Фрагмент статьи:
________________
Репортаж ведет редактор
Шрифт:
Сегодня прикидывали примерный план следующих тематических страниц, которые будут готовиться с участием групп и постов содействия органам партийно-государственного контроля.
СТРАННАЯ НЕУСТОЙЧИВОСТЬ И ИДЕЙНАЯ ЧИСТОТА
Писателей нашей области можно по праву назвать друзьями областной газеты. Большинство из них считают своим долгом обращаться к читателю с газетных страниц. Короткий рассказ и стихи в воскресном номере — обычное явление.
Литераторы не только приходят в отдел литературы и искусства. Когда требуется, они выполняют задания редакции. Поэт и прозаик
Ясные партийные позиции местных писателей четко обрисовались и на вчерашнем отчетно-выборном собрании писательской организации. Я присутствовал на нем по поручению бюро промышленного обкома партии. Собрание началось не с отчетного доклада бюро, как обычно, а с выступления поэтессы Людмилы Татьяничевой — участницы декабрьской и мартовской встреч деятелей литературы и искусства с руководителями партии и правительства. Зал, в котором собралось около двадцати писателей и более ста молодых литераторов, чутко реагировал на ее живой рассказ о встречах в Кремле. Сообщение о позорном поведении писателей А. Вознесенского, В. Аксенова и Е. Евтушенко за рубежом вызвало в зале шум негодования. А поэт Яков Вохменцев, выступая с отчетным докладом бюро отделения Союза писателей, оценил их поведение за границей как предательство.
Взяв слово для выступления в прениях, писатель Николай Воронов заметил, что слово «предательство» в данном случае неуместно. Выступая последним, я поддержал Якова Вохменцева.
В самом деле, как можно назвать поведение человека, выступающего за рубежом в качестве полпреда советской литературы и заявляющего, что задача этой литературы — создавать прекрасное, и только. Как полпред мог «забыть» о задачах борьбы за коммунизм? Разве не это главные задачи нашей литературы и искусства? Подобная «забывчивость» — отступничество. И когда на встрече в Кремле оно было расценено как стрельба по своим, такая оценка точно соответствовала характеру содеянного.
А пресловутая «Автобиография» Е. Евтушенко в парижском буржуазном еженедельнике «Экспресс»! На радость буржуазным издателям всю советскую литературу он именует «пустыми произведениями». Черня свою Родину, Евтушенко пишет о том, что после войны «русский народ… работал с ожесточением, чтобы грохот машин, тракторов и бульдозеров заглушал стоны и рыдания, прорывавшиеся из-за колючей проволоки сибирских концлагерей…» Можно ли хуже оболгать советских людей за их героические трудовые усилия?
________________
Сохранённые данные:

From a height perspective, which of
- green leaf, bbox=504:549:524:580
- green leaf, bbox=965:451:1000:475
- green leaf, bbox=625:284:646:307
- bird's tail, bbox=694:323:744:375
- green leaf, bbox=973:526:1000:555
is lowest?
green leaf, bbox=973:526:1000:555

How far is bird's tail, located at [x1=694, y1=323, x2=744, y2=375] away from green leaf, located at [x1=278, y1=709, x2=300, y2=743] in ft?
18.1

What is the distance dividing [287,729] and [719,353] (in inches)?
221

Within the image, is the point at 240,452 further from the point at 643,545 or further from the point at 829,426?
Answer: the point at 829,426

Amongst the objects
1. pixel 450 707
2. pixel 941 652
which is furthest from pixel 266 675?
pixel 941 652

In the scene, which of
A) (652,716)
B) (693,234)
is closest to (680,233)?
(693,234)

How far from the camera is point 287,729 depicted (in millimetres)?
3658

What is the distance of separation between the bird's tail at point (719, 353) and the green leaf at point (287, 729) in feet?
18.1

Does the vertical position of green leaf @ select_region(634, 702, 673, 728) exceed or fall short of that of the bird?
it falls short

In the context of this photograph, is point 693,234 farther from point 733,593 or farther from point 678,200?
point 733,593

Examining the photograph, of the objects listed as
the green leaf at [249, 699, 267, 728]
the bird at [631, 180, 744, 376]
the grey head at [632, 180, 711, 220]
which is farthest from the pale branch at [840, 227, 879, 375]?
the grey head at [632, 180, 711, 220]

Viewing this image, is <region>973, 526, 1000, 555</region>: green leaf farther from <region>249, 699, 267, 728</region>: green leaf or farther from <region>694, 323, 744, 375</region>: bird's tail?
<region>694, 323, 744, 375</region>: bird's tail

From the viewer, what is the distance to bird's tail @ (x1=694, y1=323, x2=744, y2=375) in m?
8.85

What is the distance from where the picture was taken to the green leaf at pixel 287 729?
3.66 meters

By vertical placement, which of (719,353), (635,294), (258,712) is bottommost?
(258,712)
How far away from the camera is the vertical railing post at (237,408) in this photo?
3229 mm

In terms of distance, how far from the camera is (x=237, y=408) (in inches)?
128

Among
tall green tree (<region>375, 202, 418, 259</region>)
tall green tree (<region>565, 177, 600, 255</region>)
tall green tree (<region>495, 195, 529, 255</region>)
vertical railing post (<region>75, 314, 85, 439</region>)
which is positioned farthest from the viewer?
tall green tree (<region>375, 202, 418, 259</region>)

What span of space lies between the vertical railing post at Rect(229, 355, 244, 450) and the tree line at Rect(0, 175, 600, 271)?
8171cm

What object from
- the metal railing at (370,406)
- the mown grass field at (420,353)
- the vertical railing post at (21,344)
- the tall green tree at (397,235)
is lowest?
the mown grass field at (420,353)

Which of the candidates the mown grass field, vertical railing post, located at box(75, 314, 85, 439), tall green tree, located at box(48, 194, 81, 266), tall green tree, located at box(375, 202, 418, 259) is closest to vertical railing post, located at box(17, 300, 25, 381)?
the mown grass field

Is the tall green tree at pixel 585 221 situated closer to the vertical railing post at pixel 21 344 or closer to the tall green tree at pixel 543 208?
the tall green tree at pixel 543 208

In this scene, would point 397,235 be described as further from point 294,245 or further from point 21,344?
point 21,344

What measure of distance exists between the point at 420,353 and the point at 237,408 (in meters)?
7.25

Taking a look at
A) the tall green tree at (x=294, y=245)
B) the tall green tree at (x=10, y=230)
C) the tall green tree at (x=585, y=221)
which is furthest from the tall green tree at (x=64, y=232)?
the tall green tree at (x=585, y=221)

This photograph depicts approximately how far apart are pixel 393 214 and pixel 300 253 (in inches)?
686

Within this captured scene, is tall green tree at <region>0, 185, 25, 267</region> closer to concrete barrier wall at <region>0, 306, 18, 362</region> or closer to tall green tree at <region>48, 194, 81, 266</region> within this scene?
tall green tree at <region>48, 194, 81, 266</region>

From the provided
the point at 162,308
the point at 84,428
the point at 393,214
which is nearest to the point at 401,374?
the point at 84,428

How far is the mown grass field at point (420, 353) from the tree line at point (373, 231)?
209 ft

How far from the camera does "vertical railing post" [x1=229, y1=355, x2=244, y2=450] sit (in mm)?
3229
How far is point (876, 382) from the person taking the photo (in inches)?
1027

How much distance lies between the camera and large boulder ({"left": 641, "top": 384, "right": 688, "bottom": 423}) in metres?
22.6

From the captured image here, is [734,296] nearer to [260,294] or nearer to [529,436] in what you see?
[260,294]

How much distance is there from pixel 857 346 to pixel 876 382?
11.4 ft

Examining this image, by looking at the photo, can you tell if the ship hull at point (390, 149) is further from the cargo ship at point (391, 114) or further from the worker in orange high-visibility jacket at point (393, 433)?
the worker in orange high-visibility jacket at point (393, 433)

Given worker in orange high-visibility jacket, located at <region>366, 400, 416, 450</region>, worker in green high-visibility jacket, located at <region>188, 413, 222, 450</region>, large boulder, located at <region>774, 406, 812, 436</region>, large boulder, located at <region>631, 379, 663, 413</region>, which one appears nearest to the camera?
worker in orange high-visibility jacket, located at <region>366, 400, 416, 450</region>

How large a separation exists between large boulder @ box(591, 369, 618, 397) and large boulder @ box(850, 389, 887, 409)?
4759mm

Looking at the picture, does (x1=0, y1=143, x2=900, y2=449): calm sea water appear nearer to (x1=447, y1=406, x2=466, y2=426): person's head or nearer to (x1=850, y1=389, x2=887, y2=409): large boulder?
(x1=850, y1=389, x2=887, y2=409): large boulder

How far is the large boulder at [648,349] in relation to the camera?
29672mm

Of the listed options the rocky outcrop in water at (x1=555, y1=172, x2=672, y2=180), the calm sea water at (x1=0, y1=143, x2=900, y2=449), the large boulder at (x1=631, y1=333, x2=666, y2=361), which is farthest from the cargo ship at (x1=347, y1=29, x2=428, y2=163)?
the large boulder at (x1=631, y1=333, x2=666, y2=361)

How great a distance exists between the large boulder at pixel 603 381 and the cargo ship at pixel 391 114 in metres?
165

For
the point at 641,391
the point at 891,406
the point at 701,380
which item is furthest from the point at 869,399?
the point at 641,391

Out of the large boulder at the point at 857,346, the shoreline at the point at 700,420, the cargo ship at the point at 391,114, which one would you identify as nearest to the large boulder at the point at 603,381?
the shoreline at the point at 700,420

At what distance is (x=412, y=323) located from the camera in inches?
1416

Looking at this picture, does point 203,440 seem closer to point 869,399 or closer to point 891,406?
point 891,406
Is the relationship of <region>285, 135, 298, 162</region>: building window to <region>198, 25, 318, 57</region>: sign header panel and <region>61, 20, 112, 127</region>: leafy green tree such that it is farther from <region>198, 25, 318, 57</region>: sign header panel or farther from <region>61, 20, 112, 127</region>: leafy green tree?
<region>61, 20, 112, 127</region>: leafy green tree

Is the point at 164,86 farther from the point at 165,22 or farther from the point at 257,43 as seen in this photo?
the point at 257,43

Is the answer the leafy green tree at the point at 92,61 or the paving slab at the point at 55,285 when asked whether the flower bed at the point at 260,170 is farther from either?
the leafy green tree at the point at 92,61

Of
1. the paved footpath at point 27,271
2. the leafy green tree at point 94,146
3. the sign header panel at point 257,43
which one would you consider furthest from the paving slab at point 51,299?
________________
Обязательное задание A: Выпишите из статьи дословно всё, начиная с «Репортаж ведет редактор» и вниз до «органам партийно-государственного контроля.».
Обязательное задание B: Перепишите строки данных, начиная со строки, где есть «How far from the camera is point», и вниз до строки, где есть «it falls short», включая обе, заменив «green leaf» на «yellow leaf», а всё прочее оставив как есть. Выведите только этот отрезок.
Статья и строки данных никак не связаны между собой.

Ответ на задание A:
Репортаж ведет редактор
Шрифт:
Сегодня прикидывали примерный план следующих тематических страниц, которые будут готовиться с участием групп и постов содействия органам партийно-государственного контроля.

Ответ на задание B:
How far from the camera is point 287,729 depicted (in millimetres)?
3658

What is the distance of separation between the bird's tail at point (719, 353) and the yellow leaf at point (287, 729) in feet?
18.1

Does the vertical position of yellow leaf @ select_region(634, 702, 673, 728) exceed or fall short of that of the bird?
it falls short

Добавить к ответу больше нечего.